I have the following version of code for Python:
import hashlib
msg = 'abc'
print msg
sha256_hash = hashlib.sha256()
sha256_hash.update(msg)
hash_digest = sha256_hash.digest()
print hash_digest
And corresponding Node js version:
var crypto= require('crypto');
var msg = 'abc';
var shasum = crypto.createHash('sha256').update(msg);
var hashDigest = shasum.digest();
console.log(hashDigest);
However, the binary output is slightly off for both:
The hex representation is correct though between the two libraries. Am I doing something wrong here?
Your node code is trying to parse the result of the hash as utf8 and failing.
The difference is in how the languages treat their binary data and string types. When considering the final binary output, your examples both output the same values. So let's example the output of your two examples, in hex:
ba7816bf8f01cfea414140de5dae2223b00361a396177a9cb410ff61f20015ad
In Python:
'\xbax\x16\xbf\x8f\x01\xcf\xeaAA@\xde]\xae"#\xb0\x03a\xa3\x96\x17z\x9c\xb4\x10\xffa\xf2\x00\x15\xad'
In Node:
<SlowBuffer ba 78 16 bf 8f 01 cf ea 41 41 40 de 5d ae 22 23 b0 03 61 a3 96 17 7a 9c b4 10 ff 61 f2 00 15 ad>
In this case, the core thing to notice is that the result in Python is returned as a string. In Python, strings are simply arrays of chars (0-255) values. The value in Node however, is stored as a Buffer, which actually represents an array of values (0-255) as well. That is the key different here. Node does not return a string, because strings in Node are not arrays of single-byte characters, but arrays of UTF-16 code units. Python supports Unicode using a separate string class designated by u''
.
So then compare your examples of printing the output, shortened for readability
print '\xbax\x16\xbf\x8f\x01\xcf\xeaAA'
vs
console.log('' +
new Buffer([0xba, 0x78, 0x16, 0xbf, 0x8f, 0x01, 0xcf, 0xea, 0x41, 0x41]))

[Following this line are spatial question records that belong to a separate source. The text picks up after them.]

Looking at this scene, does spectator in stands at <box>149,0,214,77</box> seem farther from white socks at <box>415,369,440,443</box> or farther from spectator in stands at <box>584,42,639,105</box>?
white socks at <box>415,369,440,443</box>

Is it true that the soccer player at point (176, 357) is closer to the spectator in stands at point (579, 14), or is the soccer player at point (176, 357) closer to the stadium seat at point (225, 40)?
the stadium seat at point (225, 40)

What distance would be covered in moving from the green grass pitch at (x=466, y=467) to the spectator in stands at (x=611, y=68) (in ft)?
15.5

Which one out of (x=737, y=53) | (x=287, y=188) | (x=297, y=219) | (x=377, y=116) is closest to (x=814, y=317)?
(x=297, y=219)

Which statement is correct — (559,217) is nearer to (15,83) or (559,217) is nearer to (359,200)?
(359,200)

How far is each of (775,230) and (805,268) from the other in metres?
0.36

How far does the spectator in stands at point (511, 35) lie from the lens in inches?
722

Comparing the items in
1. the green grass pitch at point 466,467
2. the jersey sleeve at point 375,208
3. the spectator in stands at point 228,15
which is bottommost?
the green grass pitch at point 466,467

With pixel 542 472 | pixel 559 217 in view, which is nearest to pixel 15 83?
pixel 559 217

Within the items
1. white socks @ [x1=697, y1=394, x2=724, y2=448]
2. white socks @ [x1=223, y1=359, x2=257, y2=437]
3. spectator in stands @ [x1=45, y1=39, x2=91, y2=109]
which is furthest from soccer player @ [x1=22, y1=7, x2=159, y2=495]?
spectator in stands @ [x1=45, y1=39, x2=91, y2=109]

The Python code says, write this array of bytes to the terminal. The second however, says something very different, convert this array of bytes into a string, and then write that string to the terminal. But the buffer is binary data, not UTF-8 encoded data, so it will fail to decode your data into a string, causing garbled results. If you wish to directly compare the binary values as actual decoded values in a terminal, you need to give the equivalent instructions in both languages.
print '\xbax\x16\xbf\x8f\x01\xcf\xeaAA'
vs
process.stdout.write(
new Buffer([0xba, 0x78, 0x16, 0xbf, 0x8f, 0x01, 0xcf, 0xea, 0x41, 0x41]))
process.stdout.write
in this case being a way to write binary values to the terminal, rather than strings.
Really though, you should just compare the hashes as hex, since it is already a string representation of a binary value, and it's easier to read than improperly decoded unicode characters.